/A menina da Cidade Alta

A menina da Cidade Alta

Morava bem no Alto de Santa Catarina, no número 7 da Travessa do Alcaide. Saía com um vestidinho velho mas bem limpinho e umas sandálias já um pouco pequenas. Descia a Cidade Alta para comprar peixe no Mercado da Ribeira. De passagem, dava uma paradinha no Gigante Adamastor e deixava os olhos correr pelo Tejo. Amava sua cidade. Via os elétricos subindo e descendo, adorava aquele movimento. Uma ou outra vizinha que encontrava no caminho a saudava com simpatia:

– Aonde vai a menina Fernanda tão cedo? Vai comprar peixe para o papai?

Elas já sabiam que na casa dela a cozinheira do dia a dia era a mãe, mas que em dias especiais era ela que preparava o peixe da forma que o pai tanto gostava. Quando ele a via sair com a sacola de compras, revirava os olhos e antecipava o deleite:

– Hoje vou comer bem.

Quase na Cidade Baixa, encostava o narizinho na vitrine de uma livraria, namorando livros que não podia comprar. Anos depois, já adolescente,  um namoradinho que trabalhava em uma livraria passou a emprestar-lhe os livros por um dia, antes que deles dessem falta. O jeito era lê-los noite afora, à luz de velas, porque o pai desligava a energia para fazê-la deitar-se.

Chegar no Rocio sempre era uma emoção, aquela gente toda, todos com pressa, cada um com seu destino. Ela gostava sobretudo de dar uma espiada no Café Nicola, elegante e sempre com gente a conversar. O que será que conversavam? Os pensamentos da menina eram um turbilhão.

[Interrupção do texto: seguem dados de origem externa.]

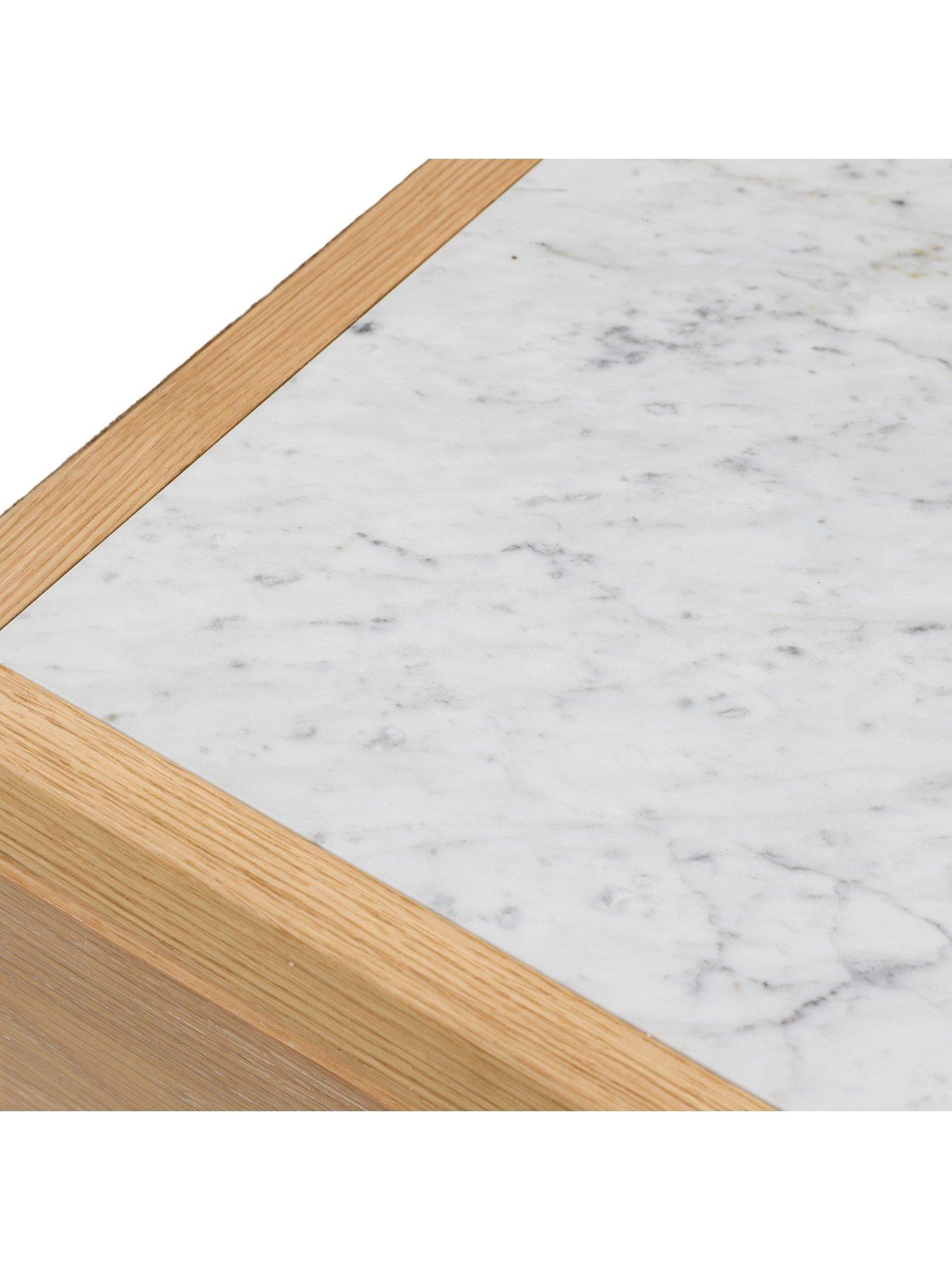  image of gallery-direct-eton-kitchen-island-natural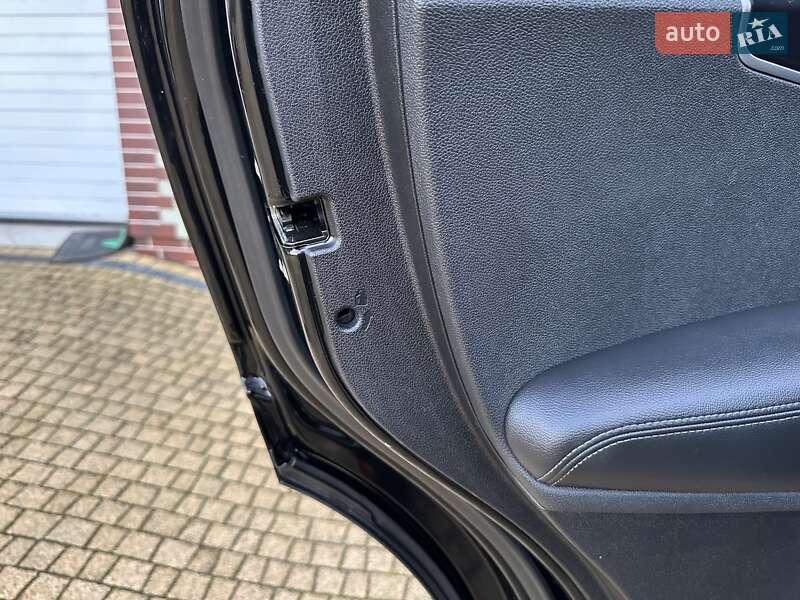 Внедорожник / Кроссовер Kia Sorento 2015 в Хмельницком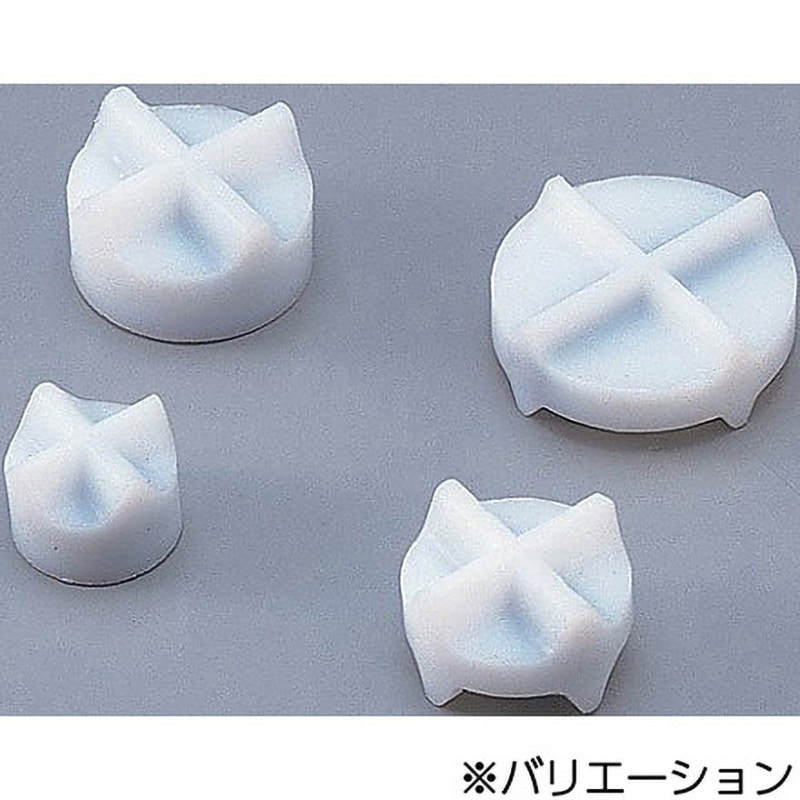 ダブワン様 880qglzx-d3xv-parker-chelsea-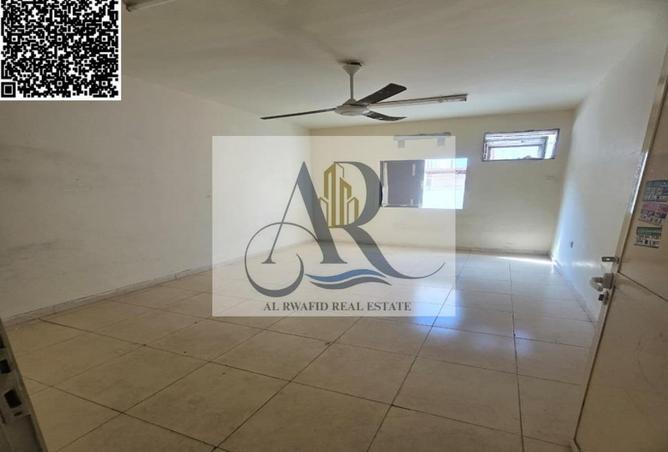 81522944 - صورة العقار 3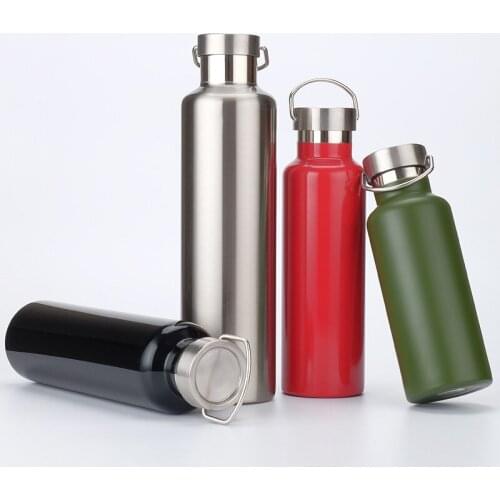MUNYCE Climbing And Mountaineering Products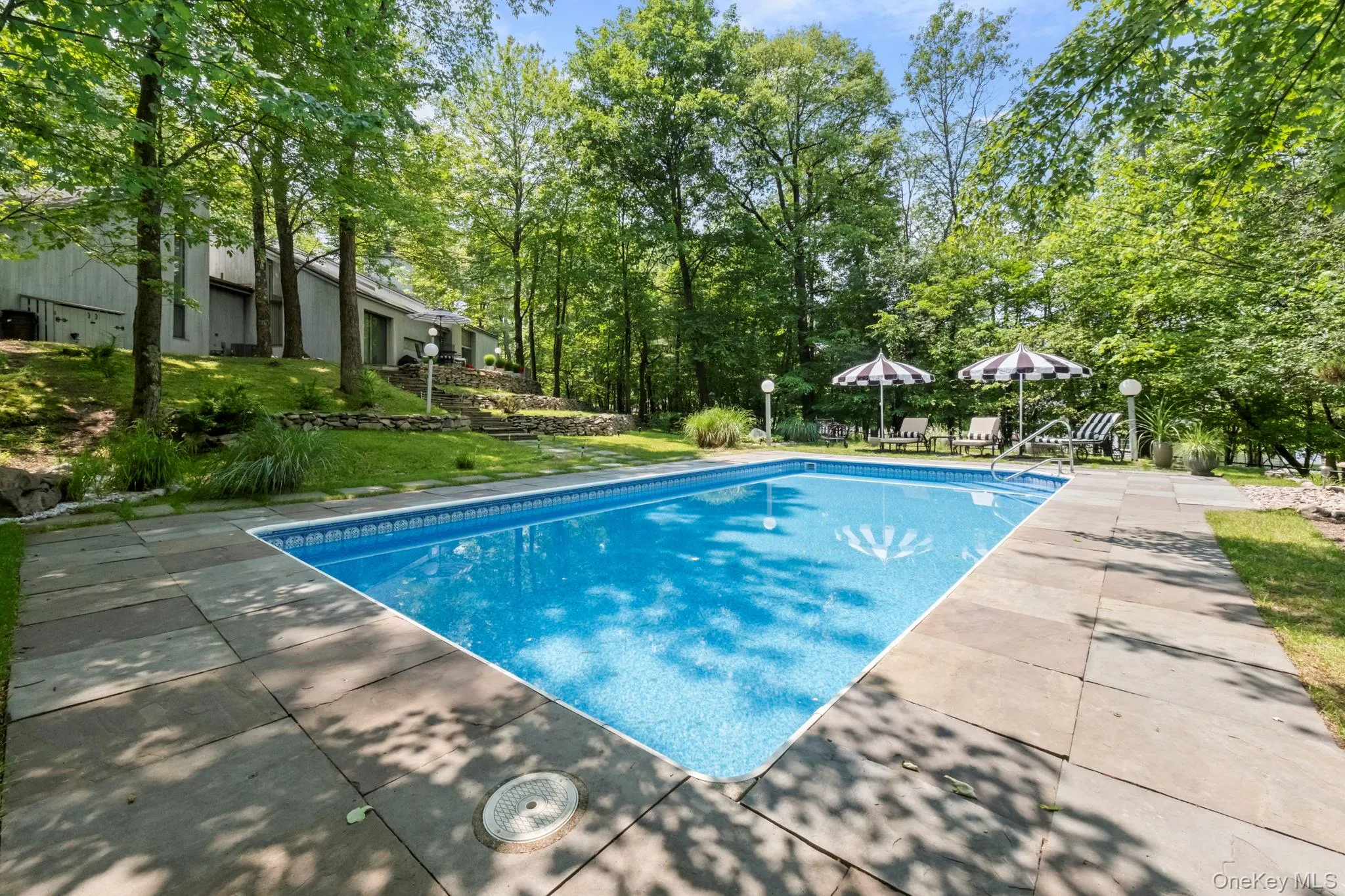19-21 Lincoln Terrace, Middletown, NY, 4 Bedrooms Bedrooms, 12 Rooms Rooms,2 BathroomsBathrooms,Residential,For Rent,Lincoln,0,1048837 19-21 Lincoln Terrace, Middletown, NY, 4 Bedrooms Bedrooms, 12 Rooms Rooms,2 BathroomsBathrooms,Residential,For Rent,Lincoln,0,1048837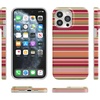 image:imageCasely iPhone 14 Pro Case  Monets Water Lilies  The Met Museum  Compatible with MagSafe  Classic Ultra Slim DesignCitrus Stripes  Poolside Print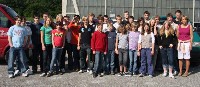 Thumbs/tn_Img_7334.jpg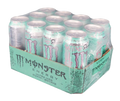 Monster Ultra Vice Guava 12x473ml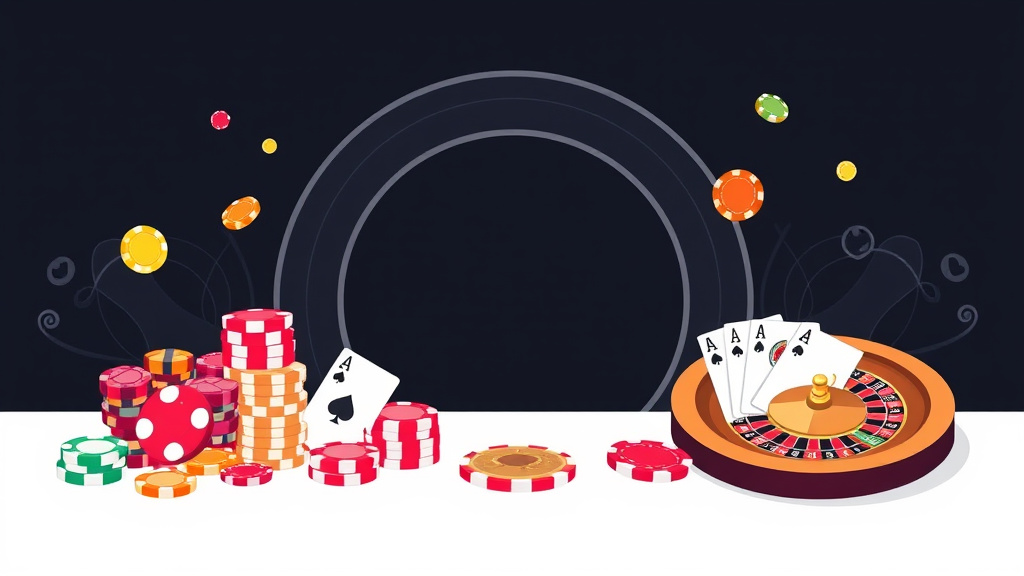 Banner www.vivacommunity.vn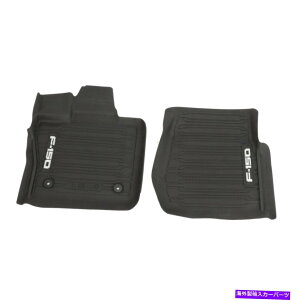 �����p�[�c ���iOEM 2021�y�[�WF-150�������v��?2�o�X�����g���C�X�e�����C�_�[ - �I���W�i���̃^�C�g����\�� �V�i OEM 2021 �t�H�[�h F-150 ���v�^�[ ���M�����[�L���u 2 �s�[�X�t�����g�g���C�X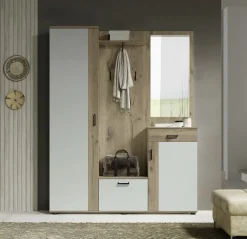 Vestiaire compact JENS-Bega Consult Sale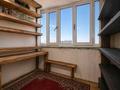 4-комнатная квартира · 91.1 м² · 8/10 этаж, 8-й мкр. за 25 млн ₸ в Темиртау — фото 8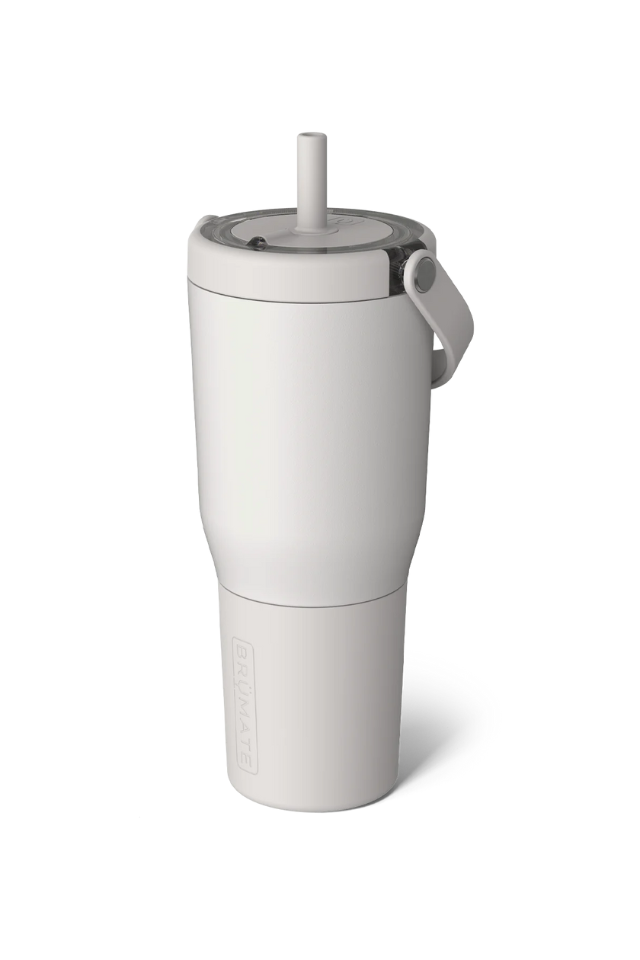 Brumate Resa 35oz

Mas a alegria maior era mesmo o Mercado da Ribeira. Os feirantes louvando suas mercadorias, quase que pegando os fregueses e freguesas pela mão.Todas aquelas frutas brilhando ao sol. Os cheiros.

A menina já tinha sua barraca preferida onde era tratada como uma freguesa muito especial. Como não ter carinho por aquela menina tão linda, viva e gentil, de olhinhos inquietos? Ademais, a danadinha conhecia muito de peixe, ninguém a podia enganar, era exigente, queria o melhor. Era bonito vê-la examinando, apalpando os peixes até a firme decisão:

– Seu Carlos, embrulha esse aqui para mim, por favor.

– Sim senhora, Dona Fernandinha, isso vai dar um bom almoço

Foi assim que eu imaginei uma manhã na vida de Fernanda Alvito, minha mãe.